Au matin du dernier jour, devant l'hôtel de ville maudit de Mascouche, le blanc éclatant de sa chemise tranchant sur son complet noir, François Legault a été catégorique: il est en politique pour les 10 prochaines années. Sa femme Isabelle, qui a répété inlassablement aux médias que François a été là quand elle a eu besoin de lui et que maintenant, c'est à son tour, a fait oui de la tête en se gardant bien de compter les jours jusqu'en 2022.

Mais mardi matin, c'est seul à bord d'une Toyota noire de la Sûreté du Québec (SQ) que François Legault s'est présenté pour voter à l'école Amédée-Marsan, dans une rue endormie de l'Assomption, où les électeurs arrivaient au compte-gouttes.

«Voilà, c'est fait!», a-t-il lancé en glissant son bulletin dans l'urne. Le ton était celui du devoir accompli, mais le regard, celui de la résignation. Pour la première fois depuis trois jours, Legault semblait en perte d'énergie.

Plus tard, attablé au resto le Château, au centre-ville de l'Assomption, il évoquait d'une voix éteinte la victoire devant des candidats de la Coalition avenir Québec (CAQ), dont le Dr Gaétan Barrette, qui l'écoutaient le caquet bas.

Pourtant, lundi, dans son ultime virée baptisée le «450 World Tour», aucun signe de résignation ne se lisait sur son visage souriant et décontracté.

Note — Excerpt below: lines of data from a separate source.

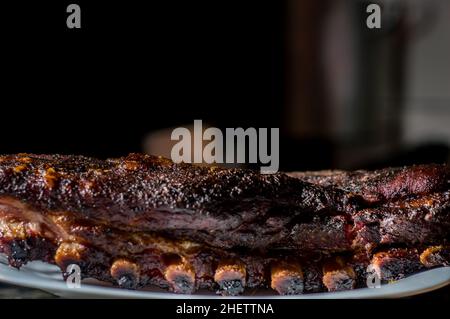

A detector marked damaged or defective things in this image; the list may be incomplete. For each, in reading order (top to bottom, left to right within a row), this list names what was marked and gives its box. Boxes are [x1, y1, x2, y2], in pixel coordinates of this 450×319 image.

dark brown charred edge [110, 260, 141, 290]
dark brown charred edge [163, 255, 196, 296]
dark brown charred edge [214, 260, 246, 298]
dark brown charred edge [268, 262, 304, 296]
dark brown charred edge [322, 258, 356, 292]
dark brown charred edge [370, 248, 424, 282]
dark brown charred edge [418, 246, 450, 268]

Le petit gars de Sainte-Anne-de-Bellevue, qui a grandi dans la pauvreté avant de devenir millionnaire à 40 ans, est un coriace, à l'énergie débordante, et excelle dans les bains de foule même quand la foule est absente ou trop occupée à manger sa poutine.

Partout où il est passé dans la dernière ligne droite de la campagne, François Legault a manifesté le même naturel chaleureux et engageant, embrassant les madames ravies de constater qu'il est «simple, humain et pas snob», taquinant les bébés, encourageant les enfants à devenir entrepreneur et parlant même aux vaches. Manque de chance, celle de la ferme Marsyl à Mirabel ne voulait rien savoir de lui. Ça doit être une vache libérale, a-t-il ironisé.

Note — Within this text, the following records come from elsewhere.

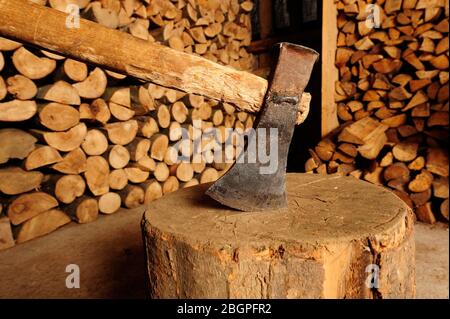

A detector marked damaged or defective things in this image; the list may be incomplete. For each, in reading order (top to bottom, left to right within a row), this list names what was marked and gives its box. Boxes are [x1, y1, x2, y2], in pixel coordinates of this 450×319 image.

rusty axe head [206, 43, 318, 212]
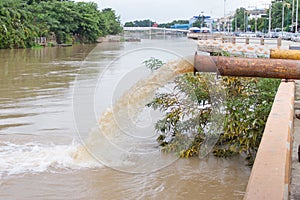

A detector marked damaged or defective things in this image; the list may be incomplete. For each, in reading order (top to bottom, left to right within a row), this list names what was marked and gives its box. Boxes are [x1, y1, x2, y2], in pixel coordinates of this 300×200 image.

rusty pipe [195, 52, 300, 79]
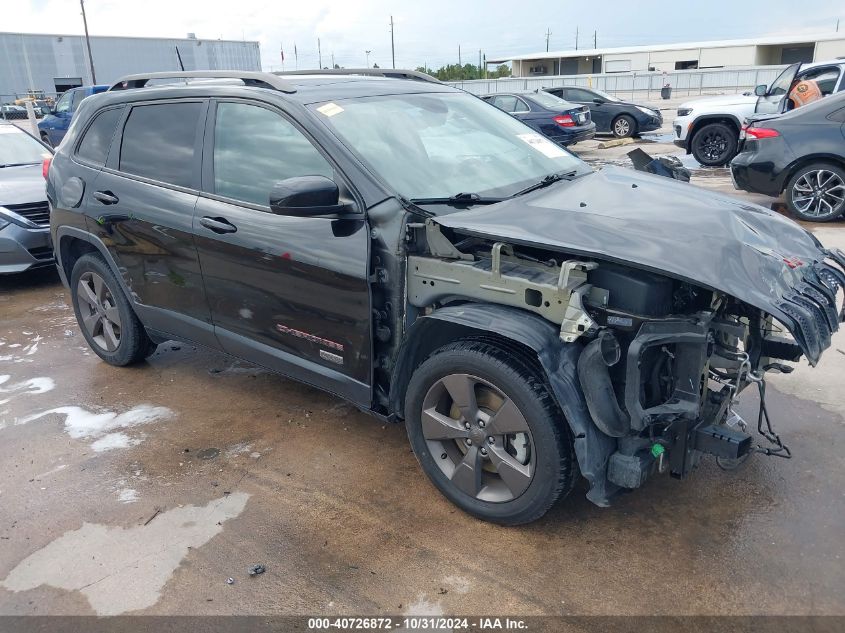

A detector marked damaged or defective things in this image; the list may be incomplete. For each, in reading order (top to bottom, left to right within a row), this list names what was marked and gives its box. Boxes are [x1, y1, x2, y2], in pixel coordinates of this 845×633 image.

crumpled hood [0, 163, 47, 205]
crumpled hood [436, 165, 844, 362]
crumpled hood [680, 92, 760, 110]
damaged front end [404, 220, 844, 506]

Sur cette ultime route pavée de casse-croûte graisseux, de vastes étendues de béton ou de blé d'Inde, de comptoirs de crème glacée molle et de clubs de golf pour cols bleus en bermudas, il n'a cessé de marteler son message de changement, avec la même conviction.

À ses côtés, Isabelle Brais, sa femme depuis 20 ans, est la parfaite antithèse de Michelle Dion à qui, pourtant, elle ressemble physiquement. Vive, allumée, un brin délinquante, en robe Marie St-Pierre ou Christian Chenail, elle s'assoit sur une marchette au bout d'une tablée de vieux messieurs pour jaser, vole un appareil photo et s'improvise photographe, quand elle ne s'empare pas d'un micro qui traîne pour demander au chef s'il compte suivre des cours de cuisine.

À deux, ils forment un couple enjoué et soudé qui contredit l'image sexiste qui a plombé Legault au début de la campagne. «Sexiste, moi? s'est-il écrié le dernier soir au dîner. Si c'était le cas, ça ferait longtemps qu'Isabelle m'aurait mis dehors.»

Dans les dernières heures, à Terrebonne et à Laval, au milieu des familles agglutinées qui voulaient être prises en photo avec lui, la victoire semblait à portée de main.

À l'Épiphanie, paradis du clonage de bungalows, dans une rue d'une symétrie désespérante, un ex-libéral s'est souvenu que Legault avait déjà fait du porte-à-porte dans cette même rue, mais l'hiver à -20 degrés. Cette fois, il faisait une chaleur d'enfer, et le porte-à-porte a duré deux maisons et demie. Mais le chef de la CAQ est reparti avec le vote de l'ex-libéral et celui de Thérèse et Isabelle, ses voisines, femmes de ménage.

À Mirabel, sur le perron d'une laiterie aux allures d'hôtel quatre étoiles, Marcel Fournier a dit que la main chanceuse attendait Legault avec impatience. Péquiste depuis 1976, il avait serré la main de René Lévesque et voulait serrer celle de son nouveau héros. La poignée de main a eu lieu, mais pour la chance, il faudra repasser.

Mais c'est au golf UFO de Fabre, entouré de Jacques Duchesneau et de Dominique Anglade, que le sort de François Legault s'est peut-être scellé. Au terrain de pratique, son premier coup de plus de 230 verges a impressionné la galerie. Les trois autres coups l'ont fait rire. Une scène à l'image de sa campagne.

Lundi matin, pour François Legault, la campagne avait été au-delà de toutes ses espérances. Finalement, ses espérances étaient plus modestes qu'il n'a osé l'avouer.